__REQUIREMENT__
Rewrite the material from the line containing "Would wall cabinet, located" to the line containing "2.00 metres", inclusive, as a two-column CSV with the columns text and answer. Give one row for each text and its answer, with each field quoted and any line breaks replaced by spaces.

__DATA EXCERPTS__
>>>>>

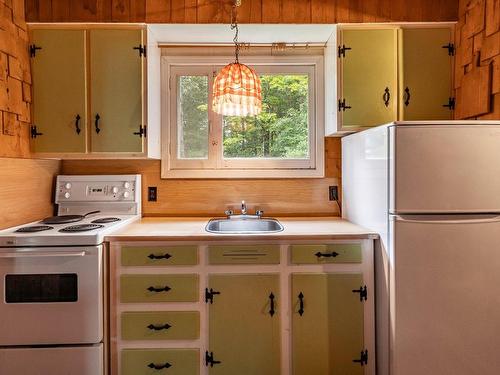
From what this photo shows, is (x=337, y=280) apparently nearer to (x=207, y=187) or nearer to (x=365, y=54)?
(x=207, y=187)

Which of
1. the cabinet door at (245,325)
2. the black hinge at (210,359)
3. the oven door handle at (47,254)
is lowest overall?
the black hinge at (210,359)

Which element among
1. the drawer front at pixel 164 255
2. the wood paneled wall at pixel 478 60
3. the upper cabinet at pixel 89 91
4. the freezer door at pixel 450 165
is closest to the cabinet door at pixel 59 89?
the upper cabinet at pixel 89 91

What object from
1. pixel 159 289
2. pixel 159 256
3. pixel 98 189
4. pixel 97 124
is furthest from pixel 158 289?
pixel 97 124

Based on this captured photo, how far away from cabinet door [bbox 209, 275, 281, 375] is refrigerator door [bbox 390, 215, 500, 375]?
0.63m

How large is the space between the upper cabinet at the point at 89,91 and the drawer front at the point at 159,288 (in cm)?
82

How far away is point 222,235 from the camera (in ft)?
6.24

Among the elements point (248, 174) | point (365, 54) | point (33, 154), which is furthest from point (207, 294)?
point (365, 54)

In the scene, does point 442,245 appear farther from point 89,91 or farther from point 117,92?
point 89,91

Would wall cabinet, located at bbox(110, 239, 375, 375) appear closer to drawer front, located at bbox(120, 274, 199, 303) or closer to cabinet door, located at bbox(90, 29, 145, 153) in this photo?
drawer front, located at bbox(120, 274, 199, 303)

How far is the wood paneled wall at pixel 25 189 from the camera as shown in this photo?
2.00 metres

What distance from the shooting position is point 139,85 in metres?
2.22

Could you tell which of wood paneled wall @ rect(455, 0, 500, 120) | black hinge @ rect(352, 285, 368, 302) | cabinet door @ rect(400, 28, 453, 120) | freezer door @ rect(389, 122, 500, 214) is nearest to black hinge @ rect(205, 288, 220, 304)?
black hinge @ rect(352, 285, 368, 302)

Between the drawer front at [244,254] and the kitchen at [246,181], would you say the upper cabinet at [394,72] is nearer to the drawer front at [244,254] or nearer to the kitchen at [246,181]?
the kitchen at [246,181]

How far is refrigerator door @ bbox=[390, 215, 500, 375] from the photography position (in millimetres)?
1698
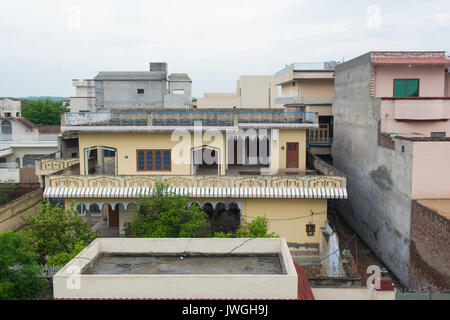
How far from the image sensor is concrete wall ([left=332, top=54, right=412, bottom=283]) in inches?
831

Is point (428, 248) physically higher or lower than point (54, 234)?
lower

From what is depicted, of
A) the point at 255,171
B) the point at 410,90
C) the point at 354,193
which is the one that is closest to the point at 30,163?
the point at 255,171

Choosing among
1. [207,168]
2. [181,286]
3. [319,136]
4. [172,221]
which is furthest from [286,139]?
[181,286]

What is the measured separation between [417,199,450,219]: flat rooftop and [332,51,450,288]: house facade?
4.4 inches

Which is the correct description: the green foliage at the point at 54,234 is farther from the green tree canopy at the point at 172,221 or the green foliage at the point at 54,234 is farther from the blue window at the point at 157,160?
the blue window at the point at 157,160

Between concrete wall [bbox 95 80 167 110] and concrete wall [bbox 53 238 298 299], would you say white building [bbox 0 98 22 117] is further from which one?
concrete wall [bbox 53 238 298 299]

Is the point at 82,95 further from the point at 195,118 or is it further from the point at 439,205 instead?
the point at 439,205

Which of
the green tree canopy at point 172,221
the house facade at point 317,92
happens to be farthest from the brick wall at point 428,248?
the house facade at point 317,92

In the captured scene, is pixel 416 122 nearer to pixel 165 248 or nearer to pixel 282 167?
pixel 282 167

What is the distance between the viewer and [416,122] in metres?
24.6

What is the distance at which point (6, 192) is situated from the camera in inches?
1432

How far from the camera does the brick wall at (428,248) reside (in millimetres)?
16672

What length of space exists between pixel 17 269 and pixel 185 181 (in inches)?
408
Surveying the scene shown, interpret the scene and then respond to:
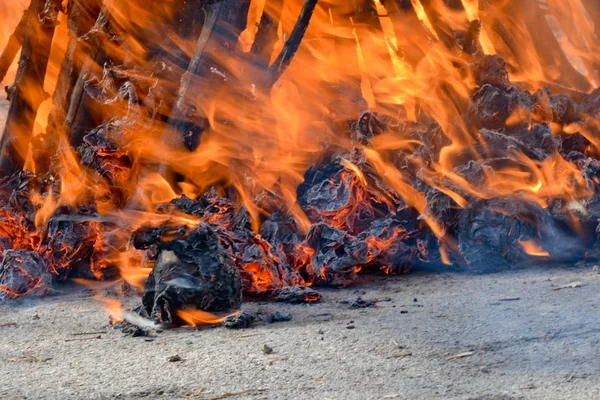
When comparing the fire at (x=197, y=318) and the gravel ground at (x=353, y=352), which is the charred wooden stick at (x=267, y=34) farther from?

<<<<<

__EXERCISE RESPONSE__
text,answer
"Would wall cabinet, located at bbox(110, 239, 375, 375) appear closer to drawer front, located at bbox(120, 274, 199, 303) or closer to cabinet door, located at bbox(90, 29, 145, 153) in this photo?","drawer front, located at bbox(120, 274, 199, 303)"
"How far is the wood paneled wall at pixel 25 189 from the camera as shown in this photo?","2.00 metres"